Optimization of Interfacial OH− Accessibility by Constructing a Delayed–Release Membrane Electrode for Ampere–Level Hydrogen Production

Abstract Achieving a high current density during electrochemical overall water splitting is a promising strategy for industrial energy conversion. The mass diffusion rate of OH − ions from the electrolyte to the interfacial active sites strongly influences the hydrogen evolution reaction (HER) and oxygen evolution reaction (OER) . Herein, the delayed‐release of OH − ions modulated by a proper organic polymer membrane on the electrode surface can optimize the OH − accessibility to the active sites (as indicated by the molecular dynamics simulations) is demonstrated and that van der Waals interaction force modulates the OH − residence time in the reaction system.
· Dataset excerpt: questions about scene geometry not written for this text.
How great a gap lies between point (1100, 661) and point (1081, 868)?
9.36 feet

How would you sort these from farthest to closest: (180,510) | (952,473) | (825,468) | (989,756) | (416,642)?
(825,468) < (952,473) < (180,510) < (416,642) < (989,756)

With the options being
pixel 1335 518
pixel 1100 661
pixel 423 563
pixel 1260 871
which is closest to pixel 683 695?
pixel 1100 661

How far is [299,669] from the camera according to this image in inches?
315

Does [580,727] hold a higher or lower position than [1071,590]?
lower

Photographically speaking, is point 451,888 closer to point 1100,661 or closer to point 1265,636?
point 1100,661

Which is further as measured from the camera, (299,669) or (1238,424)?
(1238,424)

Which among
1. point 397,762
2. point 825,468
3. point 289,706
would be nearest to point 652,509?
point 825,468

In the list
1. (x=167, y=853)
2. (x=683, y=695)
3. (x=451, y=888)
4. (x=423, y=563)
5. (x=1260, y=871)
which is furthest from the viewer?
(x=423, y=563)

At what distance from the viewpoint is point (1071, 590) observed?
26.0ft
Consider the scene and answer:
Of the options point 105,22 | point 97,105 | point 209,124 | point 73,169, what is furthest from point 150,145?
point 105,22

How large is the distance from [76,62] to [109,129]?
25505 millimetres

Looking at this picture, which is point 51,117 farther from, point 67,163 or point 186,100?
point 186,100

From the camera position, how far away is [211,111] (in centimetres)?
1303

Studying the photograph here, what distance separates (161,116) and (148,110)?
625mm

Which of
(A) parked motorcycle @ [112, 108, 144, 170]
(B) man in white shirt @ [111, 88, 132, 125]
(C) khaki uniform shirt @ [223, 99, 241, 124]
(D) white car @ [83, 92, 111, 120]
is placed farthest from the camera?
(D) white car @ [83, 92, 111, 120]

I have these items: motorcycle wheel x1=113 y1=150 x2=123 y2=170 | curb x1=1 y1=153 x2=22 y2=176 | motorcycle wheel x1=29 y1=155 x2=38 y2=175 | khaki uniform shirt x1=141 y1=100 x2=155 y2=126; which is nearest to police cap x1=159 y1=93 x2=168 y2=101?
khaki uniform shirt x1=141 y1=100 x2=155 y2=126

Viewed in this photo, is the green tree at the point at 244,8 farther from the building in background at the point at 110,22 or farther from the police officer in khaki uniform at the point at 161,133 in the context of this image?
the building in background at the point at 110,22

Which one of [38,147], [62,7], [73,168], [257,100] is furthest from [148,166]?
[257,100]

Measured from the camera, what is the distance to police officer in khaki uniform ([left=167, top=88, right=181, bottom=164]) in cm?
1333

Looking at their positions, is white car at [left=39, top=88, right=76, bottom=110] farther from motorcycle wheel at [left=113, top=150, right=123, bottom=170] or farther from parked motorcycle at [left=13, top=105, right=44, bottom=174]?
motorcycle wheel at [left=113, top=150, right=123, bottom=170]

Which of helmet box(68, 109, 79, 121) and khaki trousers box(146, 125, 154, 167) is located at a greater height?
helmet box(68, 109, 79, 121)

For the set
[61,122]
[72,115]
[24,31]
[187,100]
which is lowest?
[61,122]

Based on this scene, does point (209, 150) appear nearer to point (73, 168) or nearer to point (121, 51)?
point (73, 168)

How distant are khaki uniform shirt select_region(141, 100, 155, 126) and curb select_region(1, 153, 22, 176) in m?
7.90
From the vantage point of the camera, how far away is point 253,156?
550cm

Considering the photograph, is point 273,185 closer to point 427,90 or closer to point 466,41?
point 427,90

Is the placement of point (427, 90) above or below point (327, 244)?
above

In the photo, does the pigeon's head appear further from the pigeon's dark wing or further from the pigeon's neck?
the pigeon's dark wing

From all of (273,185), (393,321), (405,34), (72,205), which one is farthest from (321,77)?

The remarkable performance of the membrane‐modified electrode is achieved at ultra‐high current densities of 1.9 A cm −2 (with an HER overpotential of 602 mV) and 2 A cm −2 (with an OER overpotential of 459 mV) in 1 M KOH solution. Consequently, a super‐high current density of 1.3 A cm −2 is obtained for overall water splitting (at a voltage of only 2.2 V), which is 1.9‐fold higher than that of a benchmarked Pt/C‐IrO 2 (684 mA cm −2 ). Therefore, the delayed‐release of OH − has optimized the mass conversion efficiency of the active sites, thus improving the electrochemical performance of overall water splitting.